Cómo identificar rosácea (y diferenciarla de piel reactiva común)
Pistas típicas:
- Rubor sostenido en zona central de la cara (mejillas, nariz, mentón, frente)
- Telangiectasias visibles (capilares dilatados permanentes)
- Pápulas y pústulas inflamatorias sin comedones (a diferencia del acné)
- Empeora con calor, alcohol, comidas picantes, ejercicio, estrés
- A veces hay quemazón o picor sin dermatitis visible
- Algunas tienen además ojo seco o blefaritis (rosácea ocular)
Si reconocés varios de estos, conviene consultar dermatólogo. La rosácea moderada a severa se beneficia de tratamientos prescriptos (ivermectina tópica, doxiciclina oral de baja dosis, IPL/láser) que la cosmética sola no reemplaza.

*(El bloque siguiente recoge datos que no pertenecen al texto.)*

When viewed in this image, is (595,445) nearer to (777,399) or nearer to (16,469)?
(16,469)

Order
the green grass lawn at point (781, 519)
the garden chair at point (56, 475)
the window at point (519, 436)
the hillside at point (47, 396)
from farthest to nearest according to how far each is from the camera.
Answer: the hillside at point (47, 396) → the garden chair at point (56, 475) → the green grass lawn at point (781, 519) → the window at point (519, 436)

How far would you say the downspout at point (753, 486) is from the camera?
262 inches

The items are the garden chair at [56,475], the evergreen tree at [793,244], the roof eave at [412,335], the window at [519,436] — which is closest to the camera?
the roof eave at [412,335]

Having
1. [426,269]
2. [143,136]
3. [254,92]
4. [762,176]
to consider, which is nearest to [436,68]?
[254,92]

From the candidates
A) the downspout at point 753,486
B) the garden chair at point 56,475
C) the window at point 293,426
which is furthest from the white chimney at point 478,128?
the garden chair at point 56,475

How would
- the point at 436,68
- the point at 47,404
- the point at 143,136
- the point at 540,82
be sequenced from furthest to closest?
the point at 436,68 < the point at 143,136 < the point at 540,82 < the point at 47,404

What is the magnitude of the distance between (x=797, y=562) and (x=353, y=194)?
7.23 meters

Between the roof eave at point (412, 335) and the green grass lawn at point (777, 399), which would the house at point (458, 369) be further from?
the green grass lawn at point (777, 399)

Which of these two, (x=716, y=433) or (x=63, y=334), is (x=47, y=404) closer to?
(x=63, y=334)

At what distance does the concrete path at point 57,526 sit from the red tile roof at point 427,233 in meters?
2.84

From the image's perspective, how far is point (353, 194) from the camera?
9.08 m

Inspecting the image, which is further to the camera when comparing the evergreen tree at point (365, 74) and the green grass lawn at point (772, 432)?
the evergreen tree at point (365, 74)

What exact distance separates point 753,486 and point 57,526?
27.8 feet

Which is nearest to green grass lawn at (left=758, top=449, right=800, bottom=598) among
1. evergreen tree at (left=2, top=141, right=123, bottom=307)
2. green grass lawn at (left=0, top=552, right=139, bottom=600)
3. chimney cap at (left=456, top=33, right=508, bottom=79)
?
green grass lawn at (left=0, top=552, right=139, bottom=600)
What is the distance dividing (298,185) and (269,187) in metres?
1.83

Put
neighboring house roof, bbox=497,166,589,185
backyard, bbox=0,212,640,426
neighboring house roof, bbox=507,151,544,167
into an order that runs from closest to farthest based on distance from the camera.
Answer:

El skincare en rosácea: principio rector
Menos es más, y suavidad ≠ blandura. Una rutina mínima ejecutada con criterio supera a 10 productos "delicados" superpuestos.
Activos que ayudan
Núcleo de la rutina
- Niacinamida 2-5% — reduce inflamación, refuerza barrera, equilibra sebo. Universal en rosácea.
- Ácido azelaico 10-15% — antiinflamatorio, antibacteriano, ligero queratolítico. Es uno de los pocos activos que combina seguridad y eficacia documentada en rosácea papulopustular. La versión farmacéutica al 15% requiere receta en algunos países; la cosmética al 10% es OTC.